The Senate vote proved it will be virtually impossible to pass outright repeal of the law over the next two years, but Republicans are using different tactics to chip away at what they call a government takeover of the healthcare system. House Republicans voted to withhold funds to implement the law in a seven-month spending bill approved last week, setting up a battle with the Senate and adding to the possibility of a government shutdown.

Republicans have also introduced a series of bills that would eliminate various unpopular elements of the reform law, such as the requirement for individuals to purchase health insurance by 2014. The Kaiser poll found that two in three Americans oppose the so-called individual mandate.
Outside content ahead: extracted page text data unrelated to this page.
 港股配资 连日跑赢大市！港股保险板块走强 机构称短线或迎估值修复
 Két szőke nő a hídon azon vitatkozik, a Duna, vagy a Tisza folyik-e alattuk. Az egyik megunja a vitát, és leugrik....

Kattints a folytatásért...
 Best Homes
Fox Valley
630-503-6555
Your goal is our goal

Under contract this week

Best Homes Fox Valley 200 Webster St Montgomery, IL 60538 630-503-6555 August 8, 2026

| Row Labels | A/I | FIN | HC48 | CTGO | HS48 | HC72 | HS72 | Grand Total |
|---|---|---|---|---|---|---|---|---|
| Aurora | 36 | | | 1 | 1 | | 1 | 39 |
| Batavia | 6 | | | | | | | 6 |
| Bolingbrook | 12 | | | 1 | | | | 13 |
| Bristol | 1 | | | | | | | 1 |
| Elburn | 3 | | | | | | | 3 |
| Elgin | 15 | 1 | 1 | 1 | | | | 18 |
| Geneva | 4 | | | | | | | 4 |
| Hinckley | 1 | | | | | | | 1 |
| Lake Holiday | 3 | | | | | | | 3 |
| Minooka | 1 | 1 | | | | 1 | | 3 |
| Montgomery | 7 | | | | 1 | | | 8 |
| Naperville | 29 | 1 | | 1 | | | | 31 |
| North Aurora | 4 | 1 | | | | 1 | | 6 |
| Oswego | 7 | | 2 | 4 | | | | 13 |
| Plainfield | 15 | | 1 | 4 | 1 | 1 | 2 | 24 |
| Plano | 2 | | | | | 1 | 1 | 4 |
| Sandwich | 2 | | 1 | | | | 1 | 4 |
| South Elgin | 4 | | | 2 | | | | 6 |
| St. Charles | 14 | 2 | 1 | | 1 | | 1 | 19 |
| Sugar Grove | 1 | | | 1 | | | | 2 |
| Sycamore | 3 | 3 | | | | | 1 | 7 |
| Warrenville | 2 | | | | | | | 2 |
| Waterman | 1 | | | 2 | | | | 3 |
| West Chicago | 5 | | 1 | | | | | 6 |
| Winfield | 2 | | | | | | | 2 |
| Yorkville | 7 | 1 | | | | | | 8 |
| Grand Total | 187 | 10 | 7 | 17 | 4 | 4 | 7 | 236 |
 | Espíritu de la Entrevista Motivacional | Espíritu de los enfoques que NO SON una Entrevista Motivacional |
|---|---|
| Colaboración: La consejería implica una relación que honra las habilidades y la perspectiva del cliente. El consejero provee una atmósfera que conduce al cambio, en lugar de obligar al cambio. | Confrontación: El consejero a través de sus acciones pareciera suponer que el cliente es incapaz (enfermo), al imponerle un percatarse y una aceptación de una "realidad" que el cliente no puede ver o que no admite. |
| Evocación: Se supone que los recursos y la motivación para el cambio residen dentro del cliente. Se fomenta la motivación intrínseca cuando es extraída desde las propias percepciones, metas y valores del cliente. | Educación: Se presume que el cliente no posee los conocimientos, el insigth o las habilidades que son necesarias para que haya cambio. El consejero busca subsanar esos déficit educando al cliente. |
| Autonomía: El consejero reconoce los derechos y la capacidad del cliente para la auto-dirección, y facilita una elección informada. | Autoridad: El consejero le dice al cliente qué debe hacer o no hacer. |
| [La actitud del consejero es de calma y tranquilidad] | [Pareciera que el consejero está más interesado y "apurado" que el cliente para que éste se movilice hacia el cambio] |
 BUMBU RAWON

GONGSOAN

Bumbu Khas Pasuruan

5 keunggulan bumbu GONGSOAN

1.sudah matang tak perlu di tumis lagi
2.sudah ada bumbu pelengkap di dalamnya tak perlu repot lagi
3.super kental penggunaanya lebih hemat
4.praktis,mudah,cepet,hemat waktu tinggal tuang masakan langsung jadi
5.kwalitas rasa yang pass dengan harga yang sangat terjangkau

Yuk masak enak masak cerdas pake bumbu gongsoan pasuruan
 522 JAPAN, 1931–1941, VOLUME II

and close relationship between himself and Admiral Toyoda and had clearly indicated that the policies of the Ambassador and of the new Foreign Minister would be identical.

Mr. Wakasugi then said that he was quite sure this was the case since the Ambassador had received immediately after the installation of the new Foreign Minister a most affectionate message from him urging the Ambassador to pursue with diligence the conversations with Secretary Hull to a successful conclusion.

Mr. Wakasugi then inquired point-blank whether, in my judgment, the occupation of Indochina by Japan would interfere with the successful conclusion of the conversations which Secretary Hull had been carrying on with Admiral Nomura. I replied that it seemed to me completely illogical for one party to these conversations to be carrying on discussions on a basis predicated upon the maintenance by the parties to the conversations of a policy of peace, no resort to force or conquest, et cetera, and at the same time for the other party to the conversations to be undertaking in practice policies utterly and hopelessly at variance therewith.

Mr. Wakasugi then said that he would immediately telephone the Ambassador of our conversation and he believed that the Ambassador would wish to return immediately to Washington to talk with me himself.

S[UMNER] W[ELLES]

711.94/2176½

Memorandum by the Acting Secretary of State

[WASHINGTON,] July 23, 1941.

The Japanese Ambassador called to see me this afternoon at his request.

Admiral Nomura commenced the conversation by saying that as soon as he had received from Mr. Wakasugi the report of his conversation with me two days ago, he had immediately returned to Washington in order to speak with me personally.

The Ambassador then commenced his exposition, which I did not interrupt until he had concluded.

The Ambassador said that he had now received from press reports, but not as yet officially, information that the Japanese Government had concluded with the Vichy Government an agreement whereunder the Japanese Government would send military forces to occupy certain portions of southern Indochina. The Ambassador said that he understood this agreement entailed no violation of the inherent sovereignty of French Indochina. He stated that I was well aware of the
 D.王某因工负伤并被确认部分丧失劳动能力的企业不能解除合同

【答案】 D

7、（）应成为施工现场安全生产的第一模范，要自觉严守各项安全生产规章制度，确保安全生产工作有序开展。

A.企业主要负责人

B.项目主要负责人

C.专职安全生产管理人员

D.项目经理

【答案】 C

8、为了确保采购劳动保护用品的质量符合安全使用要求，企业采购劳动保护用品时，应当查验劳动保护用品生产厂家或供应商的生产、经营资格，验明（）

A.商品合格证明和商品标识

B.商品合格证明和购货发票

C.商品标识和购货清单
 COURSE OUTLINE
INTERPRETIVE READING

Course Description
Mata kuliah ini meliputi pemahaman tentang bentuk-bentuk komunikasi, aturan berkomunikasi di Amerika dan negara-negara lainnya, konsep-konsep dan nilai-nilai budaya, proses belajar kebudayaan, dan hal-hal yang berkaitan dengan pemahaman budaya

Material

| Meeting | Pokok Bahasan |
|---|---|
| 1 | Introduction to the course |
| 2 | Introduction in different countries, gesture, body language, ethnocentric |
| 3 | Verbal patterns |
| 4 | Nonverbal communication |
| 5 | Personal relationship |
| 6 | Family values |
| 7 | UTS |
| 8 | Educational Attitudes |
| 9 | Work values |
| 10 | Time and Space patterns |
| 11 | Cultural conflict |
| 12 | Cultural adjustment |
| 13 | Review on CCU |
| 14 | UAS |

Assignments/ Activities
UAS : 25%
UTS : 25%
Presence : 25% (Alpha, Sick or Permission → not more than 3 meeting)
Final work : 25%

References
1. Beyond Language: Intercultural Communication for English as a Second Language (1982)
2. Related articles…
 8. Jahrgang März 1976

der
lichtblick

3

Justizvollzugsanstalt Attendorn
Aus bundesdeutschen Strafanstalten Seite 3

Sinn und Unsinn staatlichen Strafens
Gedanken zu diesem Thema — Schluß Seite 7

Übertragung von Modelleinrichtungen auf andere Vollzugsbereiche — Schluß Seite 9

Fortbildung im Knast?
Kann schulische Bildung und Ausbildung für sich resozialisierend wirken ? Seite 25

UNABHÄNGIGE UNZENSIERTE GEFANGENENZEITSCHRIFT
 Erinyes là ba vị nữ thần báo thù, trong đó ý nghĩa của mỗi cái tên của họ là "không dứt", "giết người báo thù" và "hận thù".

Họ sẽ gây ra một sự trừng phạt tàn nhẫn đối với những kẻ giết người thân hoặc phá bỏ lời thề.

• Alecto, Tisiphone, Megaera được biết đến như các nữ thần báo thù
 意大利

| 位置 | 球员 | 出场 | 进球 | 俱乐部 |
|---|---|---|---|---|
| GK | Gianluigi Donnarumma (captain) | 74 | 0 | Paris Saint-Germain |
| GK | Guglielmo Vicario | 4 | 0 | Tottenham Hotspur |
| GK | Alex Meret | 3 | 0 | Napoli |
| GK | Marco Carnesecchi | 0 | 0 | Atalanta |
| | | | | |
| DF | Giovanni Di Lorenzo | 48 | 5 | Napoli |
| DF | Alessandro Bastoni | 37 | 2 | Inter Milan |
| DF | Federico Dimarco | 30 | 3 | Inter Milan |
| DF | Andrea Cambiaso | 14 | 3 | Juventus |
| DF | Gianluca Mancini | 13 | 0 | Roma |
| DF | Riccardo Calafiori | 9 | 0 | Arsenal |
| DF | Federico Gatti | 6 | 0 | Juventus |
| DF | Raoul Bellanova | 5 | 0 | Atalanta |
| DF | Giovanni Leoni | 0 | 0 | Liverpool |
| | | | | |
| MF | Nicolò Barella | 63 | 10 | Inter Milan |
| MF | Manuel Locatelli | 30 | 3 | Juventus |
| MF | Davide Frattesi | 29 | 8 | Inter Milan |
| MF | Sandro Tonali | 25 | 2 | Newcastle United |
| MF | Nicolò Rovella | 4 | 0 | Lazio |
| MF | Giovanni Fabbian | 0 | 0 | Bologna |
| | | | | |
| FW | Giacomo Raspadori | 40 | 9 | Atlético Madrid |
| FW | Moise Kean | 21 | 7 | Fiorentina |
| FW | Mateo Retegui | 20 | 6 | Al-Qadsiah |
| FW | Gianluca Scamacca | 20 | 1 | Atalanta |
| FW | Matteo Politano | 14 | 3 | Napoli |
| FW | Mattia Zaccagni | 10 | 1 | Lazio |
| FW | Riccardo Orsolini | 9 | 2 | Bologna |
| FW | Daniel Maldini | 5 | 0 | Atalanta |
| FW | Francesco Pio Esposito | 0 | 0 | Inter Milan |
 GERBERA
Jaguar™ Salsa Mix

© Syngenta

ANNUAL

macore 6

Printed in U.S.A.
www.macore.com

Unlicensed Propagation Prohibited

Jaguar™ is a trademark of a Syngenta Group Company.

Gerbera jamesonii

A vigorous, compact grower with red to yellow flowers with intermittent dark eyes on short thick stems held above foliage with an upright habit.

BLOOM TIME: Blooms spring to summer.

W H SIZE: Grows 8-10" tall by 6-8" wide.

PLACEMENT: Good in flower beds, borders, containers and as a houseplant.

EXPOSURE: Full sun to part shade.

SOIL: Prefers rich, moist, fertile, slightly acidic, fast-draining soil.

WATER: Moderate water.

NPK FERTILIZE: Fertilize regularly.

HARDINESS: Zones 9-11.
Meanwhile, federal courts have already ruled on five challenges to the law. Three judges — all Clinton appointees — have upheld the law, while two Republican-appointed judges have struck it down. A federal judge in Florida who ruled against the law is expected to say next week if he meant to halt the law’s implementation.

According to the Kaiser poll, the elderly have increasingly negative views of the law. Fifty-nine percent said they had unfavorable views in February, up from 40 percent in December. That could spell bad news for the administration, which is counting on the law’s new benefits for seniors to help boost its popularity.

The poll found that 48 percent overall are opposed to the law, while 43 percent favor it. About one in five want to see the law replaced with a Republican alternative, while the same percentage want the law booted entirely.

A majority (61 percent) said they don’t approve of Republicans' efforts to starve the law of funding.